> Data listing:
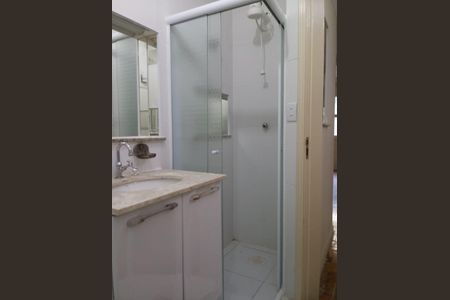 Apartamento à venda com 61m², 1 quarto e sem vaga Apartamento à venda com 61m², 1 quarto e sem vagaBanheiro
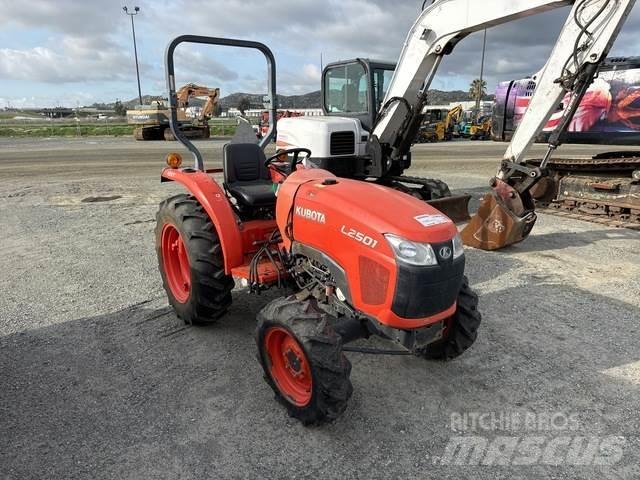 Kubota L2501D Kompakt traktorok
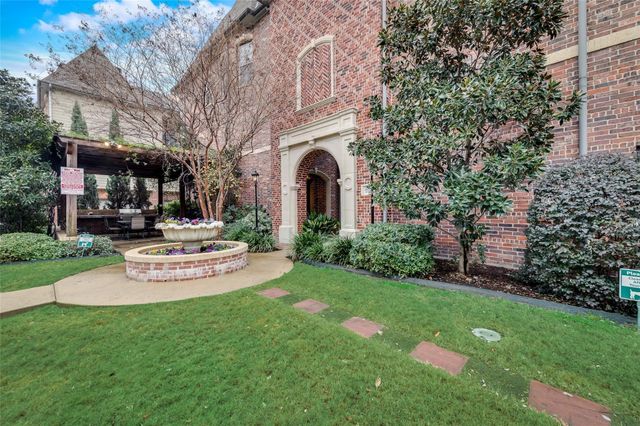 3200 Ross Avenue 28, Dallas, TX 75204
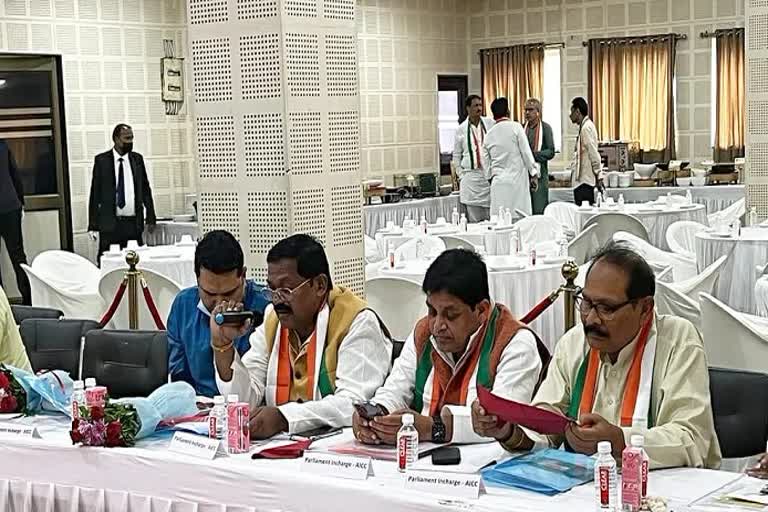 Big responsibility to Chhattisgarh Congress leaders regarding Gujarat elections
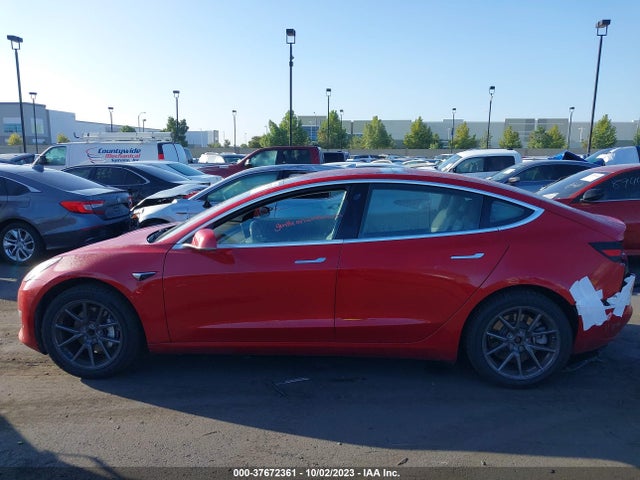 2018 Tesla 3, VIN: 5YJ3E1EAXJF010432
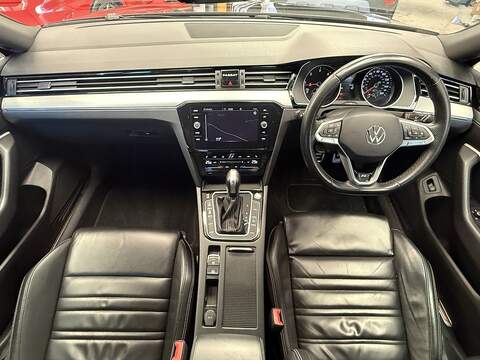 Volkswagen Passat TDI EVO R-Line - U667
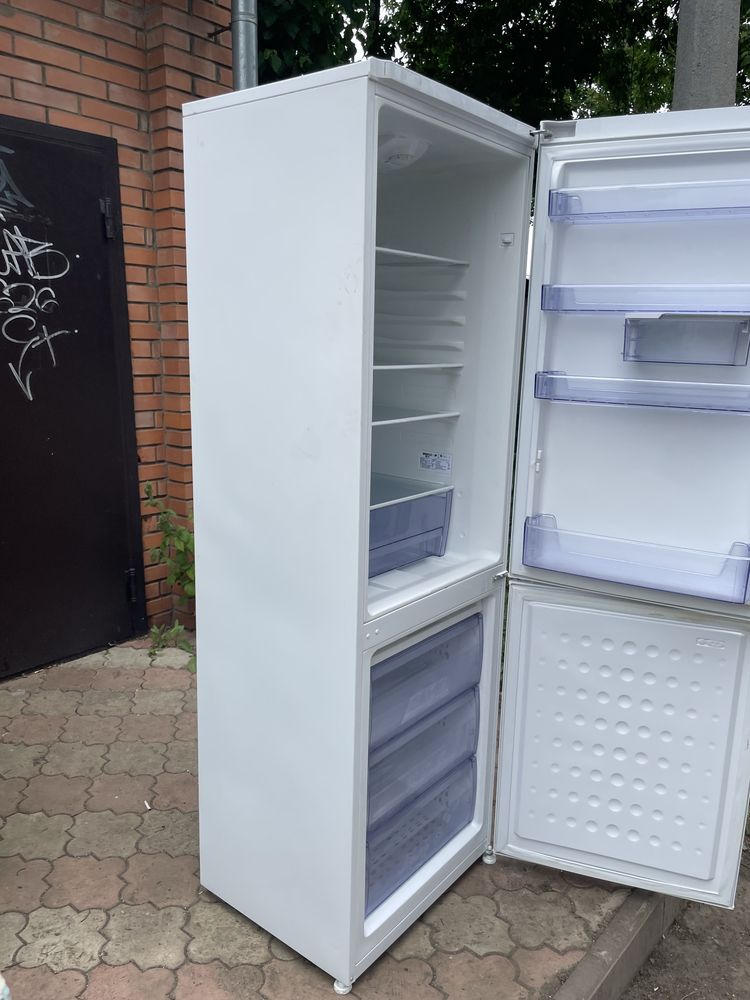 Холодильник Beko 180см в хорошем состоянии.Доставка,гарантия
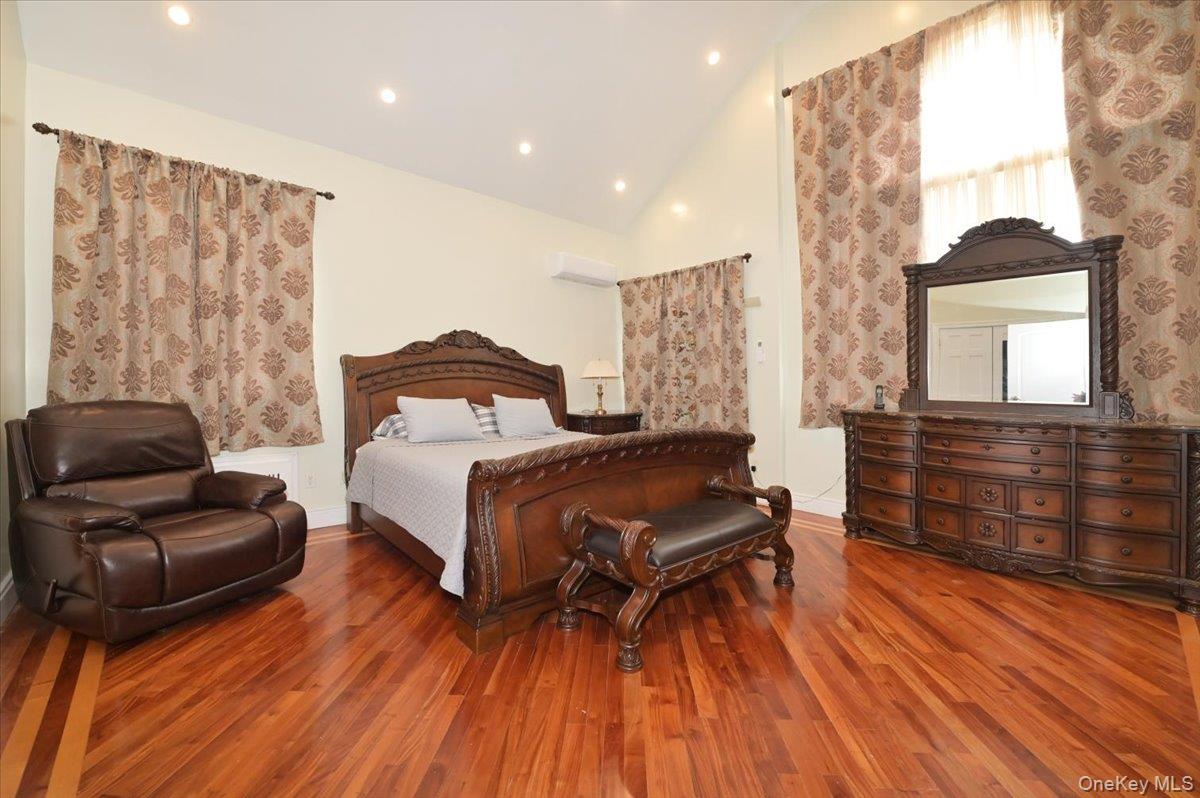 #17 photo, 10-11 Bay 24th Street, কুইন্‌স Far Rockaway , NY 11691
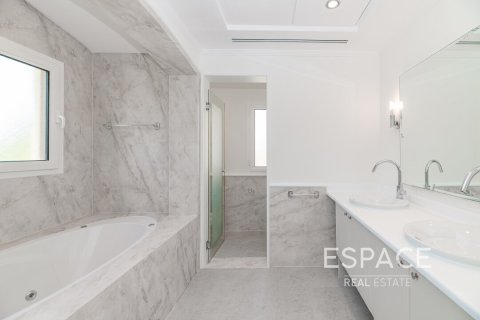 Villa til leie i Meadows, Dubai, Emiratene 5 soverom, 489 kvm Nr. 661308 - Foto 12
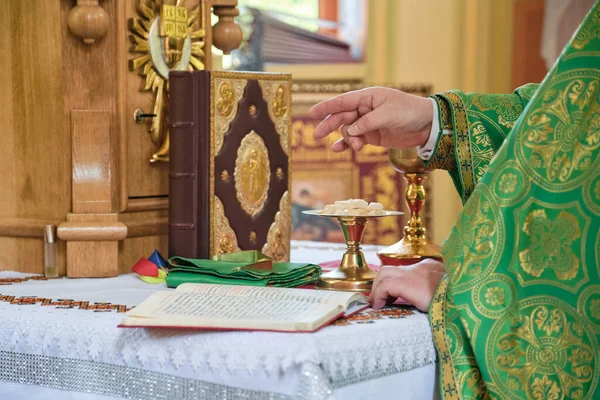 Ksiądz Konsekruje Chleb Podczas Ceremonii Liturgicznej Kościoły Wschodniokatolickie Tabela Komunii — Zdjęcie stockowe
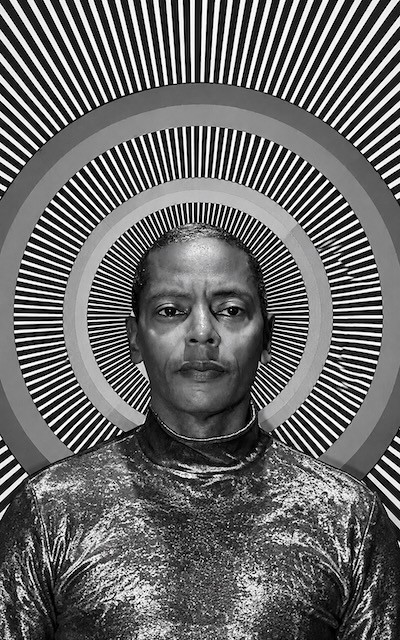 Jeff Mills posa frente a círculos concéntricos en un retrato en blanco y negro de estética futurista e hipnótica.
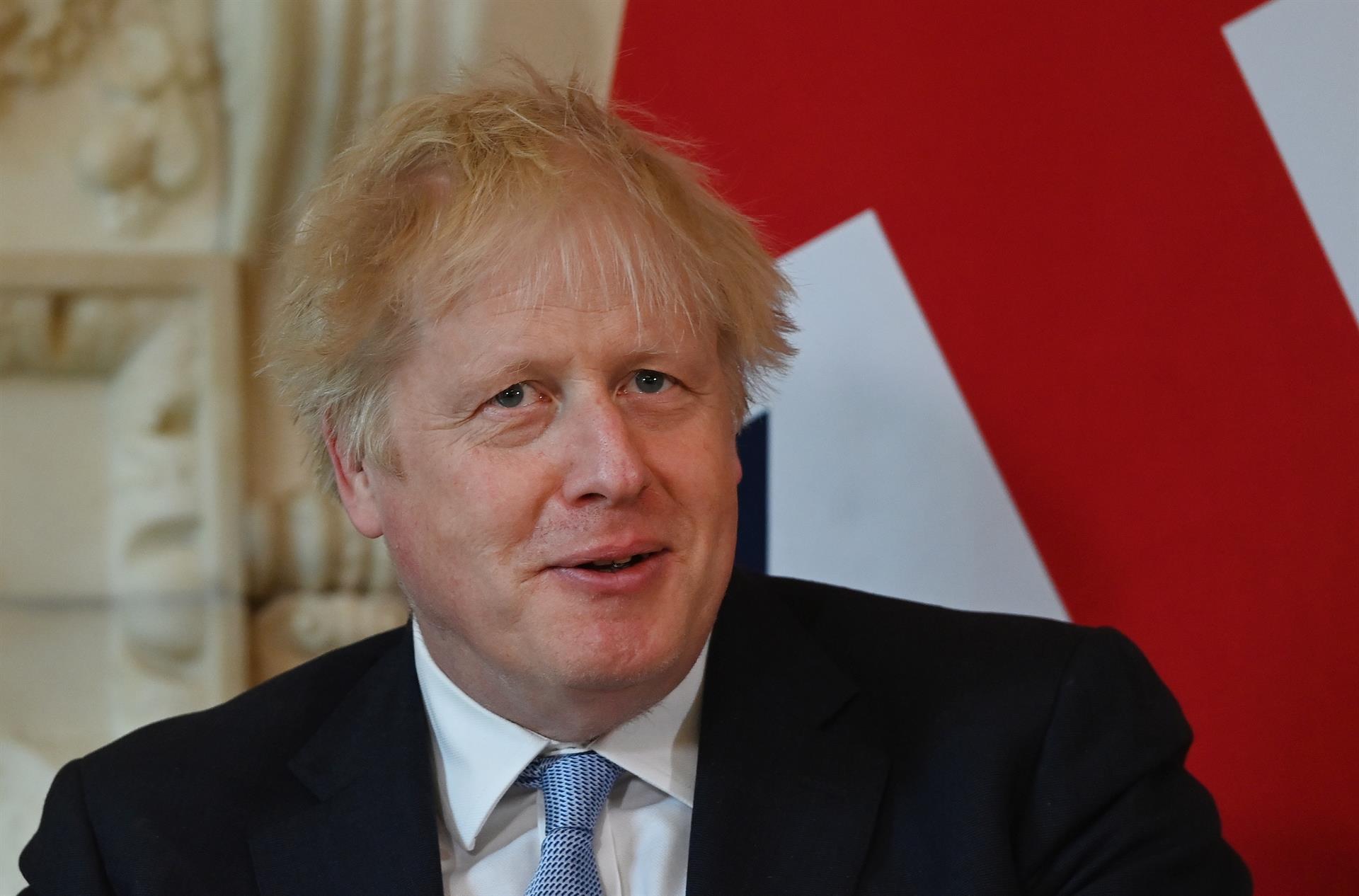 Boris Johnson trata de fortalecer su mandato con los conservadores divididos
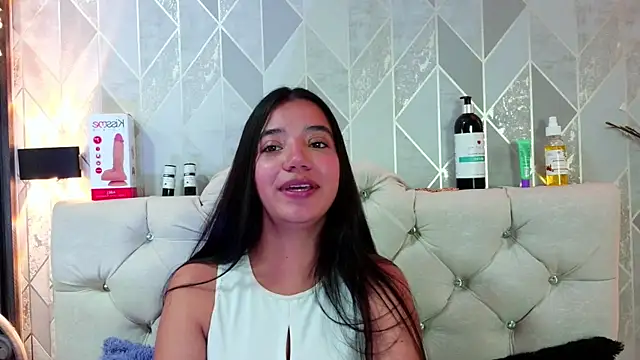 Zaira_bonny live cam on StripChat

> Task goal:
Output all the records above as a Markdown table with the columns "No." and "Caption," one row per record, numbered in order, and leave out the pictures and any blank lines.

> Reply to the exercise:
| No. | Caption |
|---|---|
| 1 |  Apartamento à venda com 61m², 1 quarto e sem vaga Apartamento à venda com 61m², 1 quarto e sem vagaBanheiro |
| 2 |  Kubota L2501D Kompakt traktorok |
| 3 |  3200 Ross Avenue 28, Dallas, TX 75204 |
| 4 |  Big responsibility to Chhattisgarh Congress leaders regarding Gujarat elections |
| 5 |  2018 Tesla 3, VIN: 5YJ3E1EAXJF010432 |
| 6 |  Volkswagen Passat TDI EVO R-Line - U667 |
| 7 |  Холодильник Beko 180см в хорошем состоянии.Доставка,гарантия |
| 8 |  #17 photo, 10-11 Bay 24th Street, কুইন্‌স Far Rockaway , NY 11691 |
| 9 |  Villa til leie i Meadows, Dubai, Emiratene 5 soverom, 489 kvm Nr. 661308 - Foto 12 |
| 10 |  Ksiądz Konsekruje Chleb Podczas Ceremonii Liturgicznej Kościoły Wschodniokatolickie Tabela Komunii — Zdjęcie stockowe |
| 11 |  Jeff Mills posa frente a círculos concéntricos en un retrato en blanco y negro de estética futurista e hipnótica. |
| 12 |  Boris Johnson trata de fortalecer su mandato con los conservadores divididos |
| 13 |  Zaira_bonny live cam on StripChat |